TO DO
(1) Extract the portion of the blog post about the movie The Change Up starting at "Reading through a" and ending at "a similar manner.", copied word for word.
(2) In the blog post about the movie The Change Up, list every line the blog's author uses to introduce a quoted comment.
(3) Carry on the blog post about the movie The Change Up from where it stops.

EXERCISE PASSAGE
::::::::
Reading through a friend’s facebook feed the other day I came across a post regarding the movie The Change Up.  There is a movement among some to boycott the movie because one character refers to another’s twin boy by asking if they are retarded.  When the father responds no, the friend asks, “are you sure, this one looks a bit downsy.”

I’m not going to go into the fact that the humor is on the offensive side of the fence and, in my humble opinion, unimaginative.  Anybody who reads this blog or my wife’s blog regularly knows where we stand on the word “retarded” and its use as either humor or insult.  The same goes for using those with Down’s Syndrome in a similar manner.

What got to me was the response of a particular fellow who snapped back at my friend with the following comments:

Isn’t this taking political correctness to an extreme? What would be acceptable, “what, are they hindered? Are you sure[?] this one looks a little suppressed”. Then after a month we couldnt [sic] use the H word right? cut the shit.

Somebody responded:

wow… cut the shit? tell you what, let’s make YOUR kid ‘retarded’ for a week. after, you can let me know how you feel about the world using him/her as a laughing point, k? better yet- why don’t YOU cut the shit. *disgusted*

To which he said:

First of all, I’ve done more direct volunteer work with “Retarded” children and adults in my lifetime than you could do in three lifetimes. I’ve done so since I was a child with my Mother. so that alone gives me my right to an opinion. I personally worked every Pat’s home game for two seasons at a concession stand at Gillette with every penny going to down syndrome. My point is it’s one thing to say directly a person with down syndrome “what are you retarded?’ that’s ignorant. But to reference the condition as Retarded or “downsey”. Is harmless in my eyes. there is a difference between “Special needs” and Down syndrome or retarded. Retarded is a gentle dictionary term for someone who is hindered from functioning in the same capacity as someone who is not “Retarded. Retarded WAS the kinder and gentler term as opposed to Mongoloid or even as they were scientifically referred to in the 1920 as idiots. I’m just tired of all this cock and bull false sensitivity you tree huggers throw out there to make you feel better about your own pitiful lives and I wonder when enough is enough.

As for those of you who have been blessed with a special child, you know as well as i do, your lucky ones and god’s chosen ones. You should also know that any of those children only want to be treated like anyone else. that’s includes joking teasing and loving. they don’t need to be shielded and understand more than most would give them credit. [To another commenter], I’d take a walk in your shoes any day and love it. My contribution was not years ago, it’s been off and on my whole life. I thoroughly enjoyed watching people look at me in horror being my usual “off color” self with my buddies and then laughing their collective asses off when they would all conspire to pelt me Mozzerella cheese balls from the pizzas we were making at Gillette. And guess who got all the hugs at the end of the day. that’s right this guy. I’m just saying lighten the fuck up. being ignorant does not make you a bad person, it just makes you ignorant. One without knowledge. You don’t have to change the fucking words, change some minds. Do you think your going to reach someone by scolding them for using the only words for it they know?

Educate. Don’t further isolate your kids by Trying to make others feel bad when I’m sure their intention weren’t. This society is over sensitized and overly pussified.
Next thing you know we will be electing a Special Needs president to compensate for our years of ignorance.
(yes i know that one was bad. I just had to get an Obama dig in here)
::::::::
EXTRACTED INFORMATION
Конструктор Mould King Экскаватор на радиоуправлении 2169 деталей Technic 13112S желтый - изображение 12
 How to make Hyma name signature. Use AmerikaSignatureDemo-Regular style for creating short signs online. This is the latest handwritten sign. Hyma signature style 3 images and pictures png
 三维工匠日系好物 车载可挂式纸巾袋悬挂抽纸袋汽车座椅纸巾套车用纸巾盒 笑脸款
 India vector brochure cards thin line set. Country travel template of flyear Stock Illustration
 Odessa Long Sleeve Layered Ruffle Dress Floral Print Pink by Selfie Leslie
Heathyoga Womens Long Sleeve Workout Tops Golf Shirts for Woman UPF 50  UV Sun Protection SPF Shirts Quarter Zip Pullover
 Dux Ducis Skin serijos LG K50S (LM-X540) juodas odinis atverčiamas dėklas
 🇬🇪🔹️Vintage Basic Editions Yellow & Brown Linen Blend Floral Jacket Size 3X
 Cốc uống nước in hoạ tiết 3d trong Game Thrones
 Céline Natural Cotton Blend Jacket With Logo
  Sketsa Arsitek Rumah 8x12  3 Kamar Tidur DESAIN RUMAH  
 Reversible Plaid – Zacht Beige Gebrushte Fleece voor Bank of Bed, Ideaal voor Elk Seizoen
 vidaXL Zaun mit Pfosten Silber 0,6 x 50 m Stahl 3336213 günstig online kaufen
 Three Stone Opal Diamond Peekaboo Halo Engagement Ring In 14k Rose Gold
::::::::
RESPONSES BY ITEM NUMBER
(1)
Reading through a friend’s facebook feed the other day I came across a post regarding the movie The Change Up.  There is a movement among some to boycott the movie because one character refers to another’s twin boy by asking if they are retarded.  When the father responds no, the friend asks, “are you sure, this one looks a bit downsy.”

I’m not going to go into the fact that the humor is on the offensive side of the fence and, in my humble opinion, unimaginative.  Anybody who reads this blog or my wife’s blog regularly knows where we stand on the word “retarded” and its use as either humor or insult.  The same goes for using those with Down’s Syndrome in a similar manner.

(2)
- What got to me was the response of a particular fellow who snapped back at my friend with the following comments:
- Somebody responded:
- To which he said:

(3)
This was my response:

I think you are melding two issues. I agree with you that this Nation has become weak due in large part to this “everybody wins” attitude. If everybody wins all the time, nobody wins…however, we’re talking in part about a group of people who to a large degree cannot defend themselves, and when you are talking about certain subsets of that community, parents who are also unable to deftly defend their children. I am ALL for good natured teasing…particularly about things we can change, but let’s not make fun of a person because they were born with an extra chromosome or have a brain disorder…it just ain’t funny…

flatulence…now that’s funny!

So here’s the thing.  This guy firmly believes what he is saying (writing) – he really believes that he has done “more direct volunteer work with ‘Retarded’ children and adult in [his] lifetime than [the respondent – a parent of a Special Needs Child] could do in three lifetimes.”  He really believes that we [special needs parents] are all tree huggers who throw out “cock and bull” to make ourselves feel better about our own pitiful lives, and yet turns around to say that those of you who have been blessed with a special child, you know as well as i do, your lucky ones and god’s chosen ones.”  For him to then say “You should also know that any of those children only want to be treated like anyone else. that’s includes joking teasing and loving. they don’t need to be shielded and understand more than most would give them credit.” just goes to show that he doesn’t understand that sure we all want to be teased a little, but only if we are able to dish it back.  Teasing is good when it is a back and forth, not a one way street.

This guy here, this guy is why I continue to work for awareness, why I continue to run with my Autism Speaks pin, why I sometimes tell people that until you have walked in the shoes of a Special Needs parent, you cannot know what it is that they go through, what it is that pains them, what it is that scares the living daylights out of them and keeps them up all night.

The commenter said that he would walk in my friend’s “shoes any day and would love it.”  How about walking in the shoes of a parent whose kids have been wiping their shit on the wall for the past 18 years?  Tell me you’ll love it then.  Obviously he doesn’t get it.  I hope someday he may take a walk in our shoes, not just for the workday, not just for 24 hours, not just for a week.  I hope that he is given the opportunity to truly understand what it is we go through on a LIFETIME basis.  There is no end of the week, month or year for us.

Do I think we need to lighten up sometimes? Sure.  Sometimes we get trapped in our own storms and cannot find our way out.  Do we need to be able to laugh at ourselves? Absolutely.  Do our kids (and adult like them) need to learn to do the same?  Totally.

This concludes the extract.